Nicene Creed 3

‘When the time had fully come, God sent forth his Son, born of a woman, born under the law, to redeem those who were under the law, so that we might receive adoption as sons,’ writes St. Paul to the Galatians.  This is indeed the Gospel of Jesus Christ, for we believe that God has not just visited his people according to His ancient promise to Abraham, no He has gone further and sent his own beloved Son.  So it is (we believe) that Jesus of Nazareth, born a Jew, of a daughter of Israel at Bethlehem in the time of King Herod and the Emperor Augustus, a carpenter by trade, who was crucified and died in Jerusalem whilst Pontius Pilate was governor and Tiberius was the Emperor, is none other than the eternal Son of God made man. Yes, he came from Heaven, born of the flesh – as John tells us in the opening chapter of his gospel; ‘the Word became flesh and dwelt among us, full of grace and truth, and we beheld his glory, glory as of the only son of the Father.’

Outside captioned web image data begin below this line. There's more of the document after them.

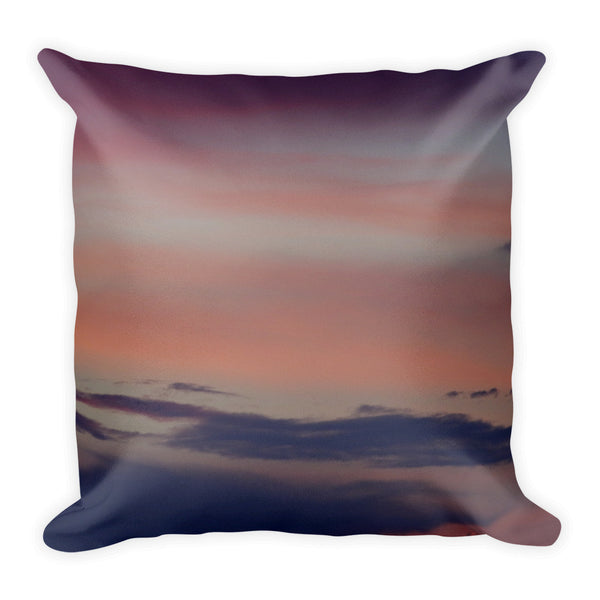 Purple Sky Square Pillow for your home - GLUSH/ - 2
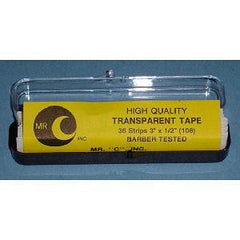 MR C TRANSPARENT STRIP TAPE 36 CT X 1/2 IN.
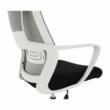 Irodai szék, szürke/fekete/fehér, TAXIS 4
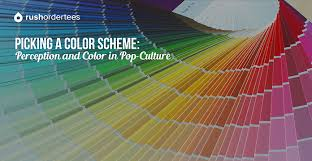 choosing a color scheme picking a color scheme perception and color in pop culture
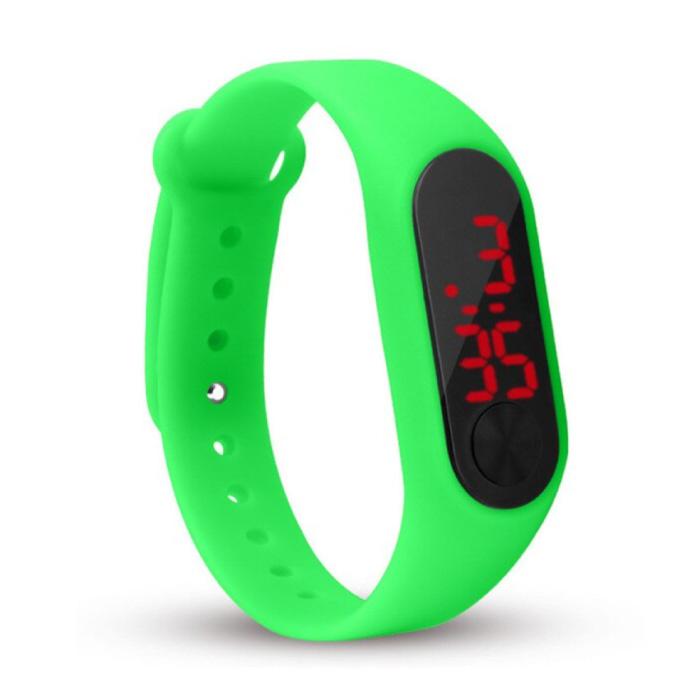 Bracelet de montre numérique - Bracelet en silicone Écran LED Sport Fitness - Vert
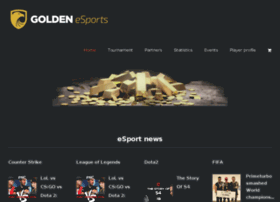 goldenesports.com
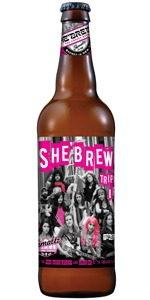 She'brew Triple IPA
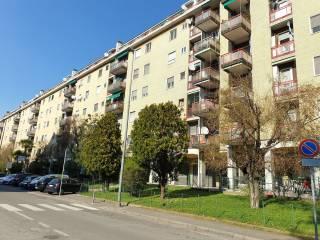 Foto - Bilocale via delle Betulle, Cesano Boscone
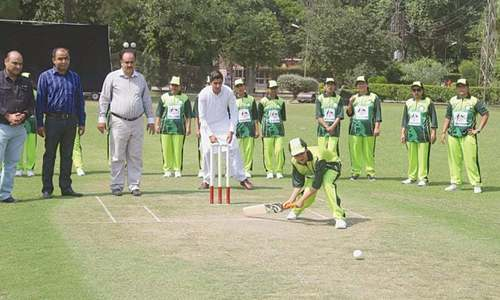 Camp for blind women cricketers begins today
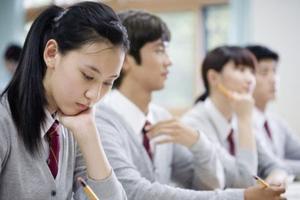 2017MBA联考复试:北京各院校复试相关信息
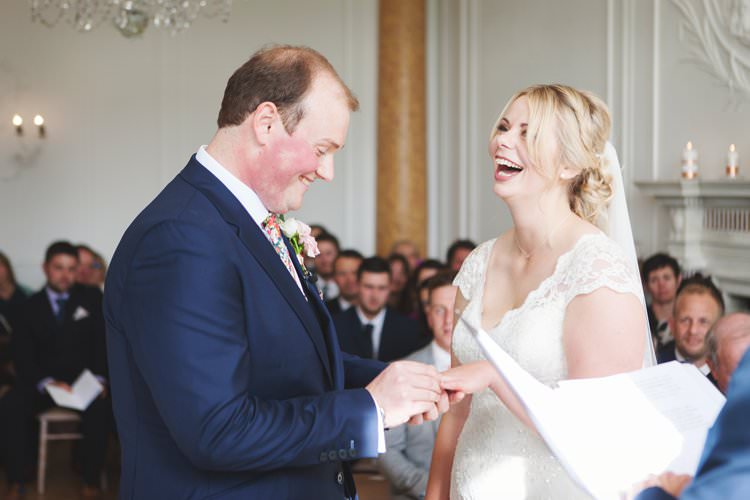 Bridal Bride Dress Gown Veil V Neck Lace Reiss Groom Elegant DIY Country Manor Wedding http://www.bengoode.com/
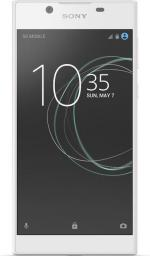 Smartfon Sony Xperia L1 16GB Dual SIM Biały  (1309-2006)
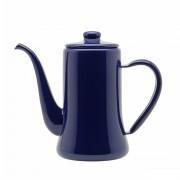 月兎印/琺瑯スリムポット 1.2L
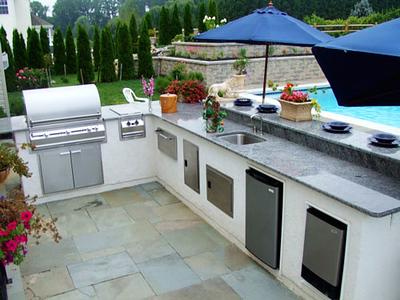 DIY Outdoor Kitchen Design Plans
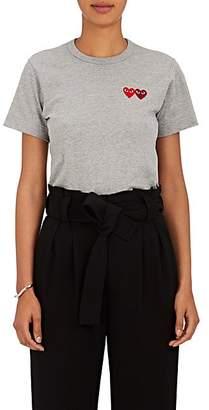 Comme des Garcons Women's Heart Cotton T-Shirt - Gray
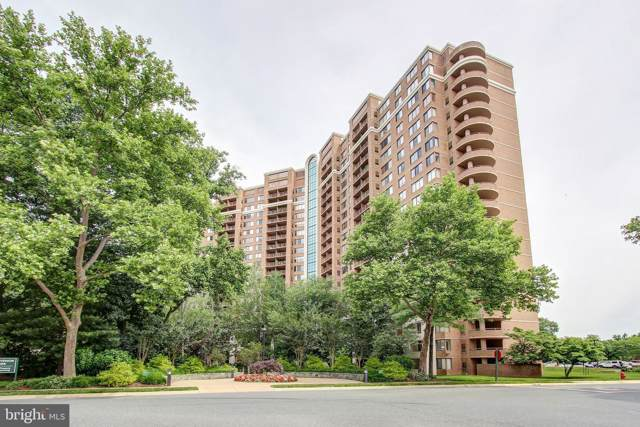 10101 Grosvenor Place #304, ROCKVILLE, MD 20852 (#MDMC100453) :: The Licata Group/Keller Williams Realty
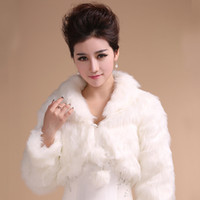 Faux Fur average wedding size - Winter Style Average Size Wedding dress Bridal Wrap Jacket Shawl Cape Stole Bolero Coat White Long Sleeve Fur Fuax
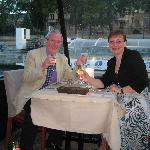 Dinner on a Seine riverboar cruise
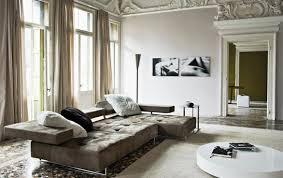 ambiance canape meubles 3a mot clé canape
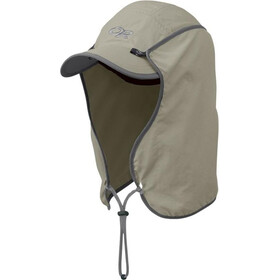 Outdoor Research Sun Runner Cap Khaki (800)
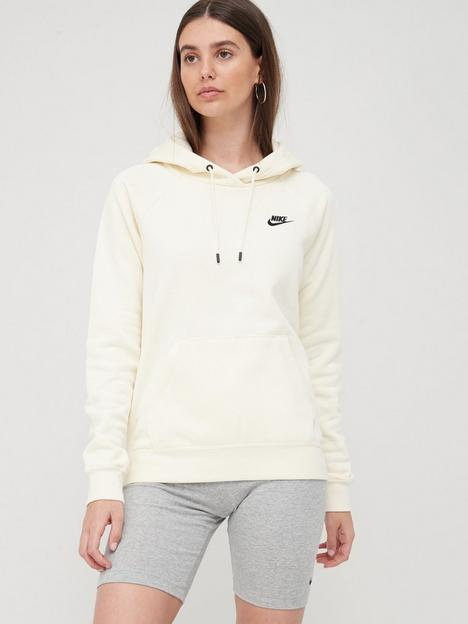 nike-nswnbspessential-pullover-hoodie-off-white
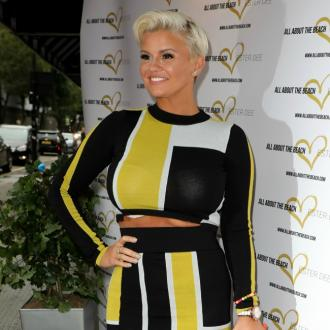Kerry Katona is engaged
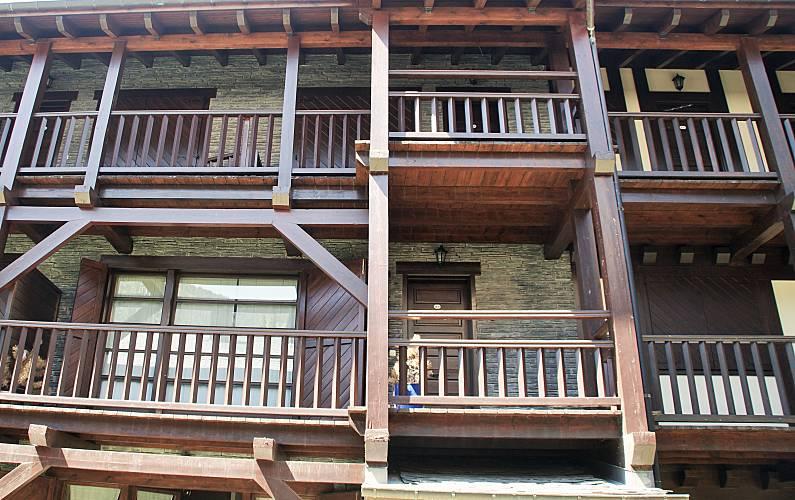 Apartamento Exterior da casa Canillo Apartamento - Exterior da casa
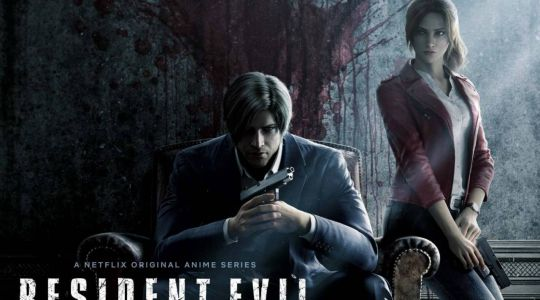 Netflix reveals Resident Evil: Infinite Darkness anime made entirely in 3DCG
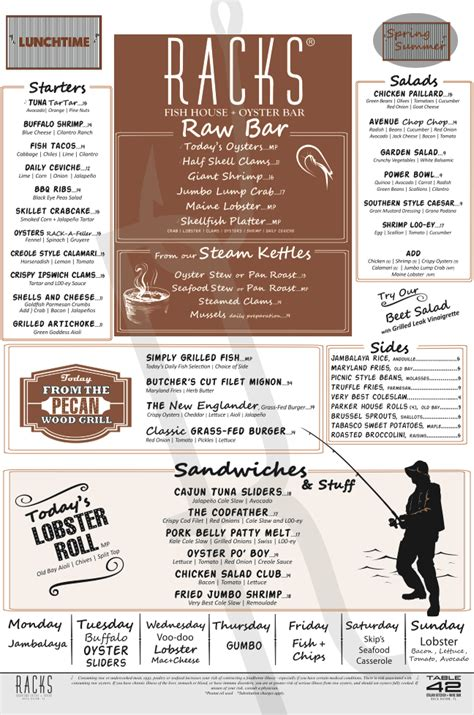 Racks Restaurant Menu Prices Philippines by Menu For Rack S Fish House And Oyster Bar 5 Se 2nd Ave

At the heart of our Christian believing is a person, Jesus, the man from Nazareth who is also the only son of the Father.  In God’s saving plan for us, we believe God sent his only Son, Jesus, to bring about universal salvation.  In the creed we express this by calling Jesus, Lord, coming from the Greek word for God, Kyrios, in Hebrew ‘Yahweh’, God’s name revealed to Moses.  By attributing the title ‘Lord’ to Jesus in the New Testament the Church, from her first confessions of faith, affirmed that the power, honour and glory due to God the Father are due also to Jesus, because ‘he was in the form of God’ and possesses a sovereignty and power shown not only in his rising from the dead, but in his exultation into glory.  By us affirming our belief in him as Lord we make him the subject of our present devotion, He is Lord of the church, and the living Lord to whom we give our faith, our love and our loyalty, knowing that his people we may gain the benefits of his passion, the redeeming work God has accomplished in him for our salvation.

We also call Jesus ‘Christ’, again coming from a Greek word, denoting the Hebrew word, Messiah, meaning ‘Anointed’.  For the Church, it became the name proper to Jesus because he accomplished the divine mission, that the word ‘Christ’ signifies. To the shepherds, the angel announced the birth of Jesus as the Messiah promised to Israel…

‘To you is born this day, in the city of David, a saviour who is Christ the Lord.’

His eternal messiahship was revealed in his earthly life at the moment of his baptism by John,  ‘This is my beloved son’, there is too Peter’s profession of faith, ‘You are the Christ, the son of the living God’, he accepts the title and tells the disciples to keep it to themselves (Matt 16: 16).  The title tells us Jesus is the one through whom God’s promise and purpose for us reaches its victorious fulfillment.  The kingdom of God has broken through into human history and we have already entered into a new world, the world to come, whose full glory is yet to be revealed when Christ comes again. 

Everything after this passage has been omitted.